Coincidentally, Jimmy Carter just died, prompting a reporter to say that Carter was perhaps America’s “best president,” thus giving us the “best” (past) and “worst” (future) presidents for an unforgettable contrast. Of course, the generations that elected Carter and Trump, respectively, are as different as day and night. Carter’s generation deserved Carter and our generation deserves Trump. As Churchill said, democratic systems always get the government they deserve.

But if Maddow and Newman, and virtually all other liberal critics, insist that Trump’s appointees are irredeemably unqualified, they need to be reminded that the president so elected and the voters who so voted are equally unqualified! When we elected such an unqualified leader to lead us into our future, why would we expect his government appointees to be different from the man we just elected?

If we just elected as president a man who could not be imagined to be our president, why should we expect his ministers to be straight from the textbook? To give the devil his due, we must allow his minions from hell to run our government.

Having elected someone like Trump, we cannot demand a King Solomon for the Department of Justice, a Cincinnatus for DOD, or a Marcus Welby for Health and Humans Services. In fact, we should expect the opposite: The Mafioso to run DOJ, an ignoramus to run Education, a witch doctor to run FDA, a drug dealer to run DEA, a mugger to run Treasury, and the Pentagon to relocate to Sodom and Gomorra. There, public power will be openly privatized, national wealth legally plundered, and American history rewritten by imperial decree.

We should expect, indeed demand, that the cabinet appointees be exactly like the president himself. As American electors, we deserve Trump as our elected leader and we likewise deserve all of Trump’s officials and caretakers, chosen according to his standards and purposes of qualification. If we deserve someone like Trump as our democratically elected president, which we do, we also deserve the minions he chooses who are as unsavory as he is.

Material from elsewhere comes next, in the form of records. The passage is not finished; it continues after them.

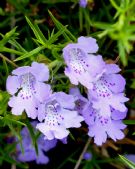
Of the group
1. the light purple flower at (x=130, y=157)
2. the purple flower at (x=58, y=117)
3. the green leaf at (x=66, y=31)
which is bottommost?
the light purple flower at (x=130, y=157)

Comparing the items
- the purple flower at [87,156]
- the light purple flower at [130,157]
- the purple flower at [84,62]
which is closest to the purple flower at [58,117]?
the purple flower at [84,62]

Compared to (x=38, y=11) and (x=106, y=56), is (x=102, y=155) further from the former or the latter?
(x=38, y=11)

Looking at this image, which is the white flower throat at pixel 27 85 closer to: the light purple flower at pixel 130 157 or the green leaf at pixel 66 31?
the green leaf at pixel 66 31

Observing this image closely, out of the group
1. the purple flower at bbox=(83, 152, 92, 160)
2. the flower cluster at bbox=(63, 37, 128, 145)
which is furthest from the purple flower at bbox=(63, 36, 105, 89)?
the purple flower at bbox=(83, 152, 92, 160)

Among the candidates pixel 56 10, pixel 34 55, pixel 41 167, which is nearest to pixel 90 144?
pixel 41 167

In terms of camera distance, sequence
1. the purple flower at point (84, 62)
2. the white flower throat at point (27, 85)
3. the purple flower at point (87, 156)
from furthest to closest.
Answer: the purple flower at point (87, 156), the white flower throat at point (27, 85), the purple flower at point (84, 62)

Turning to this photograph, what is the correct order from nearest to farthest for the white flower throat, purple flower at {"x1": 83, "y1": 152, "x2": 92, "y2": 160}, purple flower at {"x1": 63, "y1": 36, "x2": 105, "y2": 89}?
purple flower at {"x1": 63, "y1": 36, "x2": 105, "y2": 89}
the white flower throat
purple flower at {"x1": 83, "y1": 152, "x2": 92, "y2": 160}

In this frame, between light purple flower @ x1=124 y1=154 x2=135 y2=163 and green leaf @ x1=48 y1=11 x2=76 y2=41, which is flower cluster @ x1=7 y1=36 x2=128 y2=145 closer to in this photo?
green leaf @ x1=48 y1=11 x2=76 y2=41
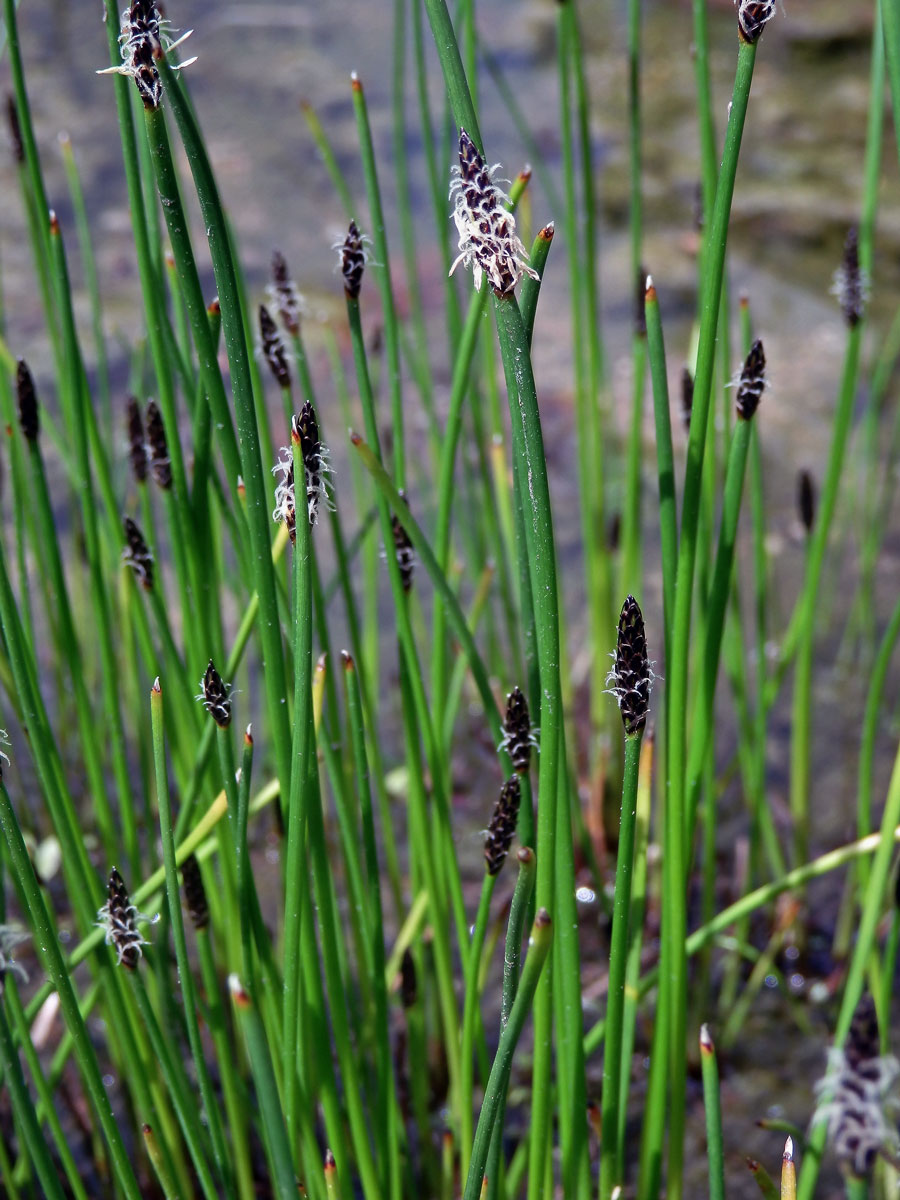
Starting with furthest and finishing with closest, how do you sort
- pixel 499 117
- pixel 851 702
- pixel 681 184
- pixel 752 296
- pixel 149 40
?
pixel 499 117 < pixel 681 184 < pixel 752 296 < pixel 851 702 < pixel 149 40

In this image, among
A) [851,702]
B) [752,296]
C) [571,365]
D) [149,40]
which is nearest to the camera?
[149,40]

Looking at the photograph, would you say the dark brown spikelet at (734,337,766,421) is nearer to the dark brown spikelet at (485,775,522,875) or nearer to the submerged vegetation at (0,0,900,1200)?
the submerged vegetation at (0,0,900,1200)

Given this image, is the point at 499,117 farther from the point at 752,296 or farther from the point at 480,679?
the point at 480,679

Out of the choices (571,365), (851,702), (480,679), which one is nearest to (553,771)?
(480,679)

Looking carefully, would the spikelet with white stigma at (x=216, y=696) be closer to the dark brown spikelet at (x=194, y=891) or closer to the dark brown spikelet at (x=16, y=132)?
the dark brown spikelet at (x=194, y=891)

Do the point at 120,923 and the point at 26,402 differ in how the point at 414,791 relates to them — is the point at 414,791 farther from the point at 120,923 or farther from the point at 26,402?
the point at 26,402

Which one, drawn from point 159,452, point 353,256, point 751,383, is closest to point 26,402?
point 159,452
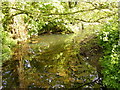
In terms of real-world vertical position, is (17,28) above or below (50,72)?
above

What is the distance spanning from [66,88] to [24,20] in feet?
37.4

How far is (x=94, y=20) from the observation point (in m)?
5.72

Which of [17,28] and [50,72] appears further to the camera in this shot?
[17,28]

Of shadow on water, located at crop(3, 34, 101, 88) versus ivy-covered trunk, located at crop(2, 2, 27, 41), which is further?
ivy-covered trunk, located at crop(2, 2, 27, 41)

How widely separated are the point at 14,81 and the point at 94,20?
3.84 m

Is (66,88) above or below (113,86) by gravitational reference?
below

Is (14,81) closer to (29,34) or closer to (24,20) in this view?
(24,20)

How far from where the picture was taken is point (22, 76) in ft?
22.7

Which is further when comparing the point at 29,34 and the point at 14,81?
the point at 29,34

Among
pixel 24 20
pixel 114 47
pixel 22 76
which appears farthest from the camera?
pixel 24 20

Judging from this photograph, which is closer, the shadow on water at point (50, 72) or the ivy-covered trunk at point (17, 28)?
the shadow on water at point (50, 72)

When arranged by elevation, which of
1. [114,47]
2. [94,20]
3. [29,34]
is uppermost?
[94,20]

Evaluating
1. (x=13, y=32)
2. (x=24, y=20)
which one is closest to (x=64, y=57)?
(x=13, y=32)

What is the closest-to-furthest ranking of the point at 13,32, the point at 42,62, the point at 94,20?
the point at 94,20, the point at 42,62, the point at 13,32
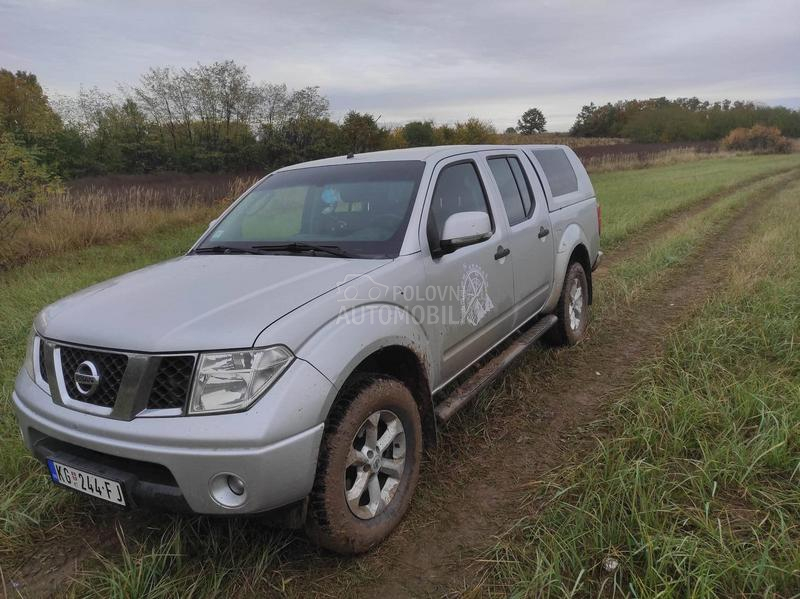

So, let’s welcome our new ministers as they come, covered with filth and sin. Soon, they will be dripping with our blood and their ears filled with our groans. But, at least, our retribution fits our follies:

Our forefathers dreamed of founding another Athens in the new Eden, but we ended up creating a wealthy and strong, but decadent Rome instead. They hoped for self-governing moral citizens in the New World, but we turned ourselves into dog-eat-dog cannibals snarling at each other. America as the great beacon of hope for the poor and oppressed is no more, and the last free American will cry out, “Damn us all! We did it!”

Yes, America, we did it. We made our bed and we must lie in it and wait for our historic damnation.

Jon Huer, columnist for the Recorder and retired professor, lives in Greenfield and writes for posterity.